When that proved logistically impossible, the station asked WJLA to send a crew to the couple's reunion in Washington and provide the tape, a common practice among affiliates -- and a winning story for WJLA as well, because it involved the city's football franchise.

When reached for comment, Bryan Luhn, assistant news director at WLOS, said he suggested alternatives to the team after learning that it would cooperate only with WRC. The Redskins became broadcast partners last year with WRC, which carries exhibition games and pre- and postgame segments.

Luhn said he asked Stephanie Jojokian, the cheerleaders' director, whether WJLA could interview Kristin Edick and her husband afterward, outside the stadium or even at a restaurant.

"She could do that, but she'll no longer be a Redskins cheerleader," Luhn recalls Jojokian saying. "She is contractually obligated to the Redskins."

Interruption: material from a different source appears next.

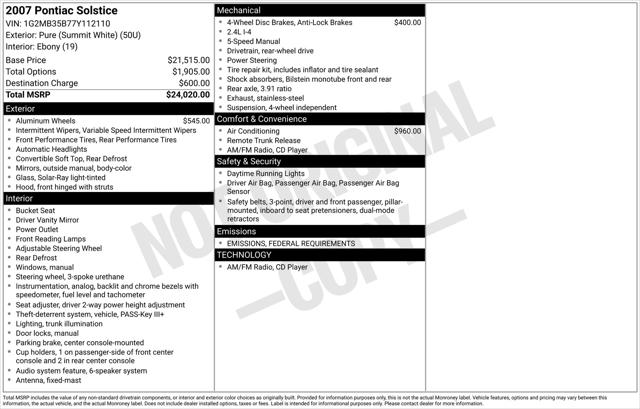 2007 Pontiac Solstice Base 2007 Pontiac Solstice Base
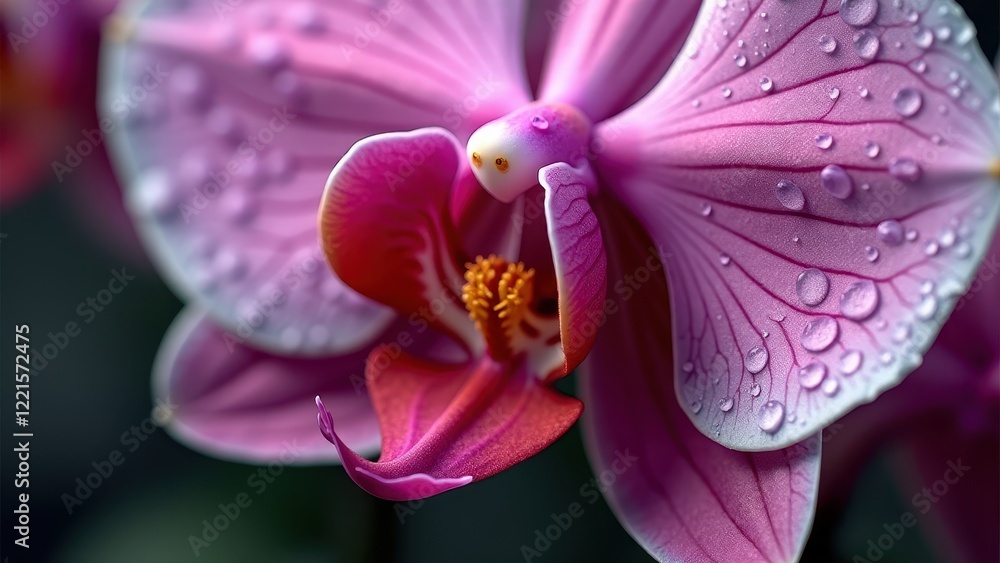Fototapeta premium Macro photography of a pink orchid with dew drops on petals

Luhn said he was "kind of stunned by that. You'd really fire a cheerleader who's getting ready to see her husband after a year and a half in Iraq over media access? . . . How can they not want coverage for this story? It's a great story. It's free publicity."

The Redskins' Donovan said he spoke to Jojokian and that "she told me this was absolutely not true. I would not have permitted that to happen."

Edick, caught in the middle, said he felt that WJLA reporter Jay Korff "was being rude" as the dispute escalated. "I felt the guy at Channel 7 was asking me to do things I wasn't comfortable with. He wanted me to tell the Redskins that I wasn't going to surprise my wife unless the Redskins let them cover the story."

Korff said that was untrue and that their conversations were cordial. He recalled telling Edick that the Redskins would not let his station cover the reunion "because we're not their broadcast partners, we're not their buddies. They're basically stealing this story from us."

At that point, Korff said, Edick asked if there was anything he could do to help. "Give them a call and tell them you think this is unfair and we should be in on it," he recalls telling the lieutenant.

The Redskins barred WJLA's crew from entering the stadium Thursday night. "That was not a good decision," Donovan said.

At that point, said WJLA's Lord, a Vietnam War veteran who was concerned that the Marine was being unduly pressured, "we decided it was time to punt."

WRC made the footage available to the Asheville station the next day but with one key condition: that the tape not be fed back to WJLA. This, of course, kept its Washington rival off the playing field.